Provenance Networks: End-to-End Exemplar-Based Explainability

Ali Kayyam, Anusha Madan Gopal, M. Anthony Lewis

公開日: 2025/10/3

Abstract

We introduce provenance networks, a novel class of neural models designed to provide end-to-end, training-data-driven explainability. Unlike conventional post-hoc methods, provenance networks learn to link each prediction directly to its supporting training examples as part of the model's normal operation, embedding interpretability into the architecture itself. Conceptually, the model operates similarly to a learned KNN, where each output is justified by concrete exemplars weighted by relevance in the feature space. This approach facilitates systematic investigations of the trade-off between memorization and generalization, enables verification of whether a given input was included in the training set, aids in the detection of mislabeled or anomalous data points, enhances resilience to input perturbations, and supports the identification of similar inputs contributing to the generation of a new data point.
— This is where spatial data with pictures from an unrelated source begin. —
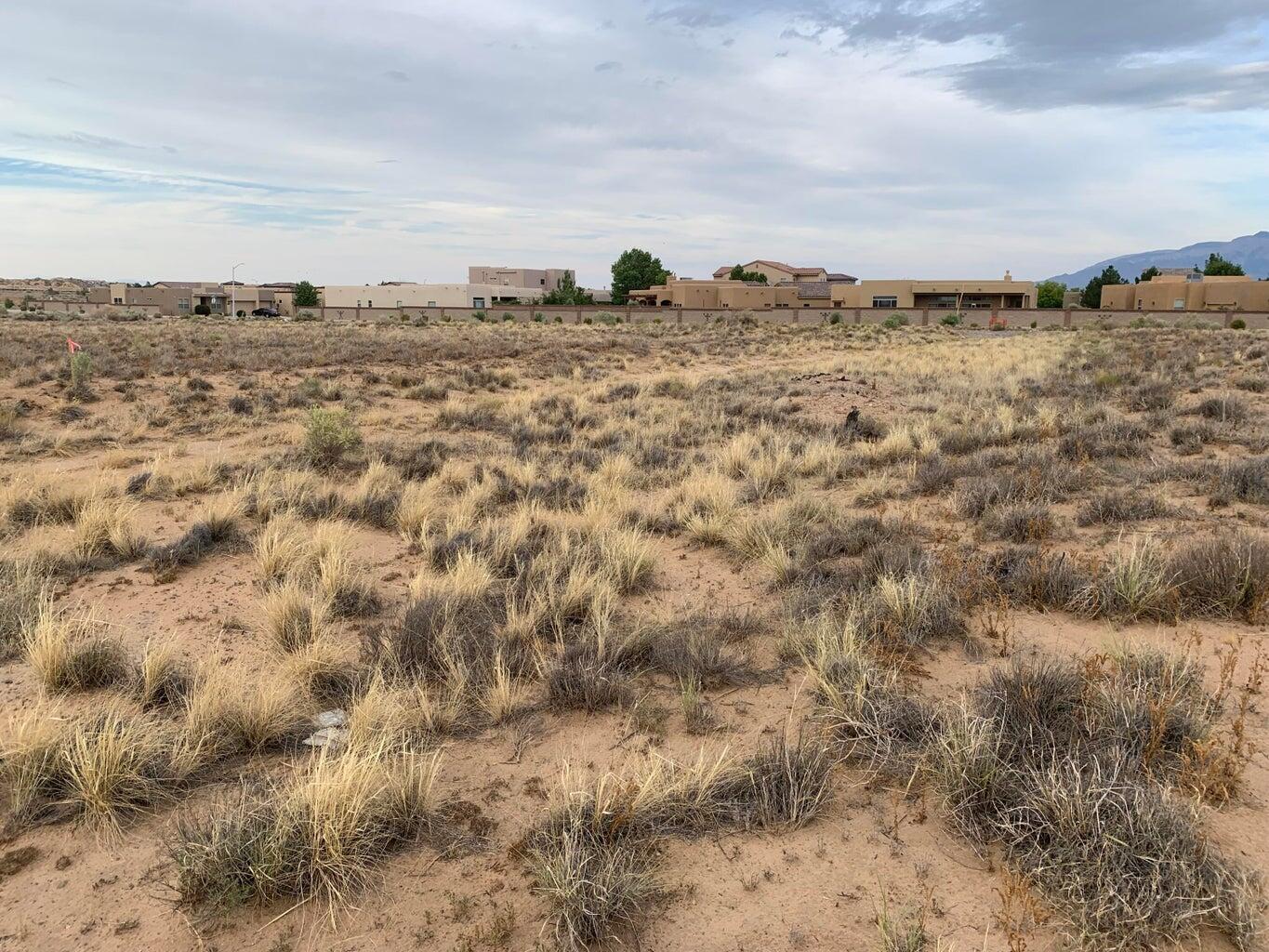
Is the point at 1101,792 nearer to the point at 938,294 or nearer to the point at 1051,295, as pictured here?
the point at 938,294

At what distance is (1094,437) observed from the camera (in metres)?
10.7

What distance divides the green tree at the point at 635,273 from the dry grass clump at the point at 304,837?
9951 centimetres

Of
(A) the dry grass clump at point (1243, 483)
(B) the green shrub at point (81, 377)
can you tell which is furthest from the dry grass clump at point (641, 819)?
(B) the green shrub at point (81, 377)

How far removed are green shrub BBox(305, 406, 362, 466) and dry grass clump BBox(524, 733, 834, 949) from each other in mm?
8563

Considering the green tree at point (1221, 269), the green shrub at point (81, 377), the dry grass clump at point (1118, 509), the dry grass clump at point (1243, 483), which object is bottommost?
the dry grass clump at point (1118, 509)

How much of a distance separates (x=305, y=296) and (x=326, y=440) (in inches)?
3852

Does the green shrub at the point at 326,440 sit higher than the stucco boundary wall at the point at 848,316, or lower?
lower

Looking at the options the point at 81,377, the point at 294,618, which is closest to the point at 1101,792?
the point at 294,618

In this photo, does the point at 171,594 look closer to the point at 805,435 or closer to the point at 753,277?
the point at 805,435

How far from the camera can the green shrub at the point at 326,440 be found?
10867mm

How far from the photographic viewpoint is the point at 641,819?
11.1ft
By jointly optimizing the primary task and the explainability objective, provenance networks offer insights into model behavior that traditional deep networks cannot provide. While the model introduces additional computational cost and currently scales to moderately sized datasets, it provides a complementary approach to existing explainability techniques. In particular, it addresses critical challenges in modern deep learning, including model opaqueness, hallucination, and the assignment of credit to data contributors, thereby improving transparency, robustness, and trustworthiness in neural models.